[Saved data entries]
---

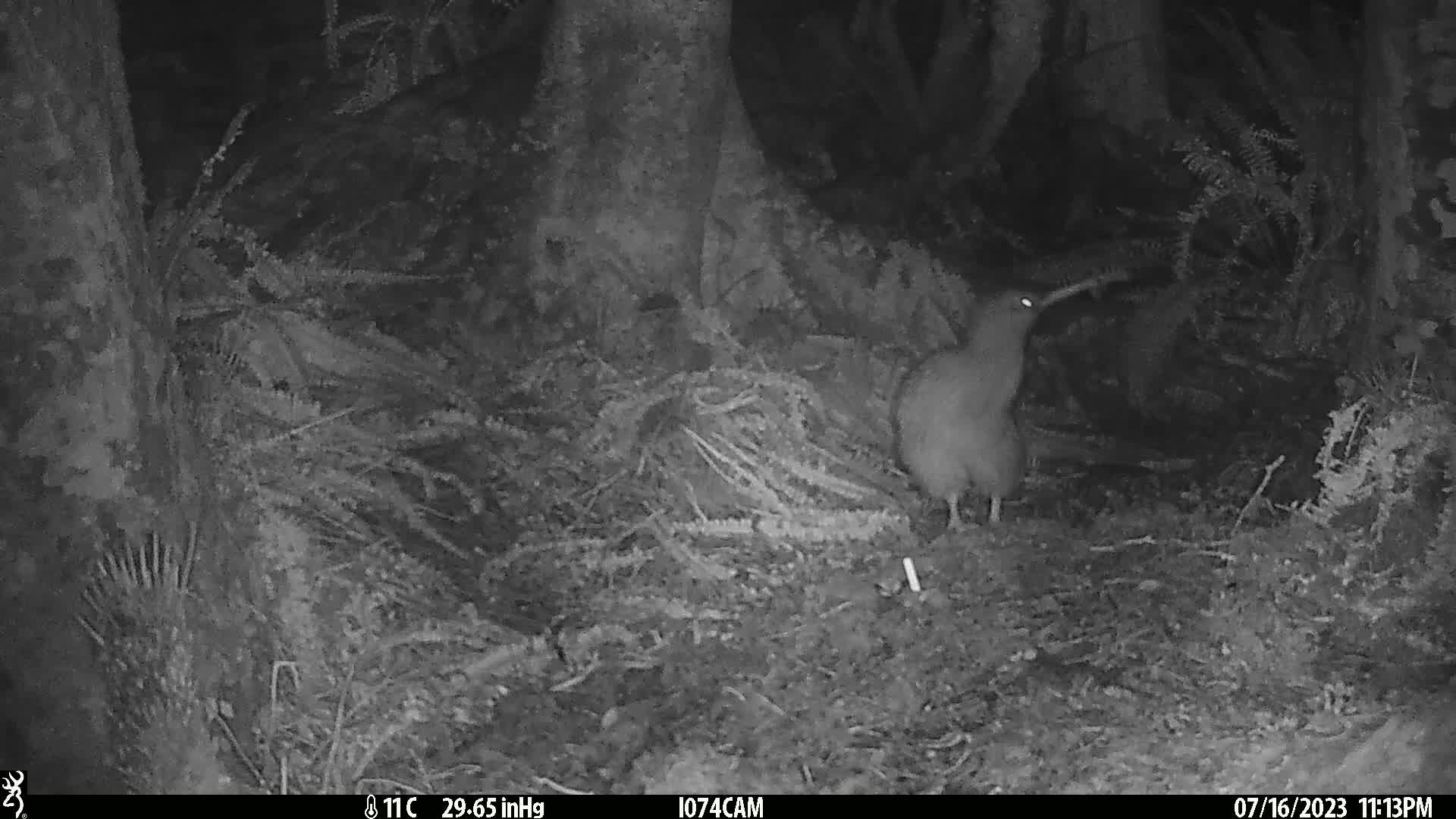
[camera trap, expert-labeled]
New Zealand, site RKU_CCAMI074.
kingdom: Animalia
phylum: Chordata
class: Aves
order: Apterygiformes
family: Apterygidae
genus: Apteryx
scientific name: Apteryx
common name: kiwi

---

Task to carry out:
Keep every word of the records and none of the pictures when you print them again.

Solution for this exercise:
[camera trap, expert-labeled]
New Zealand, site RKU_CCAMI074.
kingdom: Animalia
phylum: Chordata
class: Aves
order: Apterygiformes
family: Apterygidae
genus: Apteryx
scientific name: Apteryx
common name: kiwi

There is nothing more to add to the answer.